Mit ein bissl Verstand („bissl“ ist das Wort, das diesen Roman sprachlich wie kein anderes auf den Punkt bringt, dazu später mehr) kann man aber aus diesem Namen schon den Hadschi und einen Ali herauslesen. Die Hadžijalijagićs sind eine bosnische Familie.
Aber der Balkan wäre nicht der Balkan, wenn die Verhältnisse so einfach wären. Es finden sich auch Kroaten und Serben in der Verwandtschaft, und wenn Gansi wegen des Genozids der Zorn packt, wünscht er sich, er „könnte ihr Blut aus meinem filtern“. Am nächsten Tag schämt er sich für diesen Wunsch. Mit nationaler Identität hat er es eh nicht: „Mein Volk sind die Coolen!“
Mustermigrant
Gansi ist Teenager. Er tut sich schwer, die Liebe zu seinen beiden kleinen Zwillingsschwestern in einer anderen Form von Zärtlichkeit zu bekunden, als die beiden „Wanzen“ zu nennen. Gansi ist in Deutschland geboren, anders als sein Autor (und anders als Gansis großer Bruder, ein Mustermigrant mit abgeschlossenem Medizinstudium).
Darauf weist Tijan Sila, der 1981 in Sarajevo zur Welt und mit 13 nach Deutschland kam, im Gespräch ausdrücklich hin. Es ist eines der Details, mit denen er seine Figur von der eigenen Biografie distanziert. Freunde, erzählt er, hätten seine eigenen Charakterzüge deutlicher in Ursel entdeckt.
Atlas Lanze, Tijan Silas Band, hatten Auftritte in Jugendzentren in West und Ost. Jenseits der Zonengrenze hieß das hin und wieder auch, eine Nacht in einem verbarrikadierten besetzten Haus verbringen zu müssen, weil auf der Straße eine Horde von Glatzen mit Baseballschlägern darauf aus war, ein paar Zecken zu klatschen.

=====

▶ [Aufgaben]
1 – In welcher Stadt kam Tijan Sila laut dem Seitenauszug zur Welt?
2 – Gib den Seitenauszug zwischen „Darauf weist Tijan“ und „in Ursel entdeckt.“ einschließlich wortgetreu aus.
3 – Führe den Seitenauszug über Tijan Silas Roman nach seinem letzten Satz fort.
Das Material unten stammt aus einer anderen Quelle.

▶ [Datenzeilen]
=====

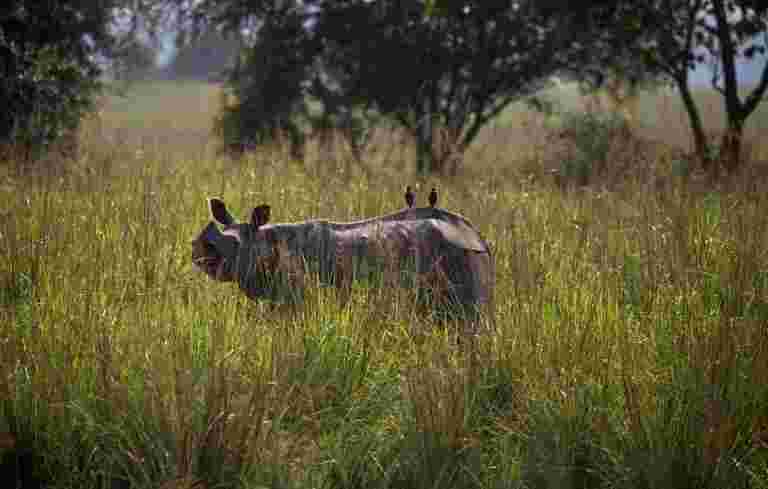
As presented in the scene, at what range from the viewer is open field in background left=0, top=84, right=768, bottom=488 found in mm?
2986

=====

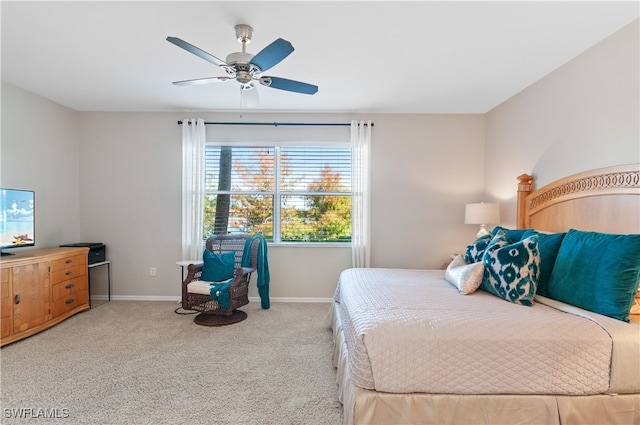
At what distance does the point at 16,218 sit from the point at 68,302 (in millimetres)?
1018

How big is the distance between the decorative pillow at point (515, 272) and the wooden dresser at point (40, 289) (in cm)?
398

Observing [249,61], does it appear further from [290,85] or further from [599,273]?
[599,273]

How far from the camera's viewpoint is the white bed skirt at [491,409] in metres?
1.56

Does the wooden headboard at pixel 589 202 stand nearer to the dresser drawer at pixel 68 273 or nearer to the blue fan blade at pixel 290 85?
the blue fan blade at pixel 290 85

=====

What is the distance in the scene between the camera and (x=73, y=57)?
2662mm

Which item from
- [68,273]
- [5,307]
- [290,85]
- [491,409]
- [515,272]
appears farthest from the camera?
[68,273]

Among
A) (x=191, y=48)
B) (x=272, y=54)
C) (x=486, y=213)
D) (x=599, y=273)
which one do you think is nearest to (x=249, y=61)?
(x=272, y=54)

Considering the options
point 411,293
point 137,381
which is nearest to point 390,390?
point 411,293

=====

▶ [Antworten]
1 – In Sarajevo.

2 –
Darauf weist Tijan Sila, der 1981 in Sarajevo zur Welt und mit 13 nach Deutschland kam, im Gespräch ausdrücklich hin. Es ist eines der Details, mit denen er seine Figur von der eigenen Biografie distanziert. Freunde, erzählt er, hätten seine eigenen Charakterzüge deutlicher in Ursel entdeckt.

3 –
Tijan Sila hat diese Erfahrungen seinem Gansi mitgegeben, der mit Pur Jus in Gera, Heidenau und Weißwasser spielt und sich an einer Stelle des Romans wundert, warum die Polizei nicht kommt.
Geschichte eines failed states
In dieser unbeantworteten Frage wird die Geschichte Ostdeutschlands als diejenige eines failed states erzählt, in der die Exekutive launische Entscheidungen darüber trifft, wann es die freiheitlich-demokratische Grundordnung zu verteidigen gilt – und wann ihr Recht und Ordnung egal sind. Ein Kommunistenpunk erklärt den Pfälzern, „ein besetztes Haus in Sachsen könne nur überleben, wenn es so abgelegen sei, dass ein Überfall den Faschos zu umständlich vorkomme“.
Gansi nimmt vor keiner Schlägerei Reißaus, oft bleibt ihm aber auch gar nichts anderes übrig, als sich zu stellen. Im Roman kommt es, wie einst in der deutschen Provinz, alle Naslang zu Schlägereien, oft mit Faschos und Hools, und in Folge zu gespaltenen Lippen und anderen Blessuren. Einmal hat Gansi sogar Angst, er könnte jemand getötet haben.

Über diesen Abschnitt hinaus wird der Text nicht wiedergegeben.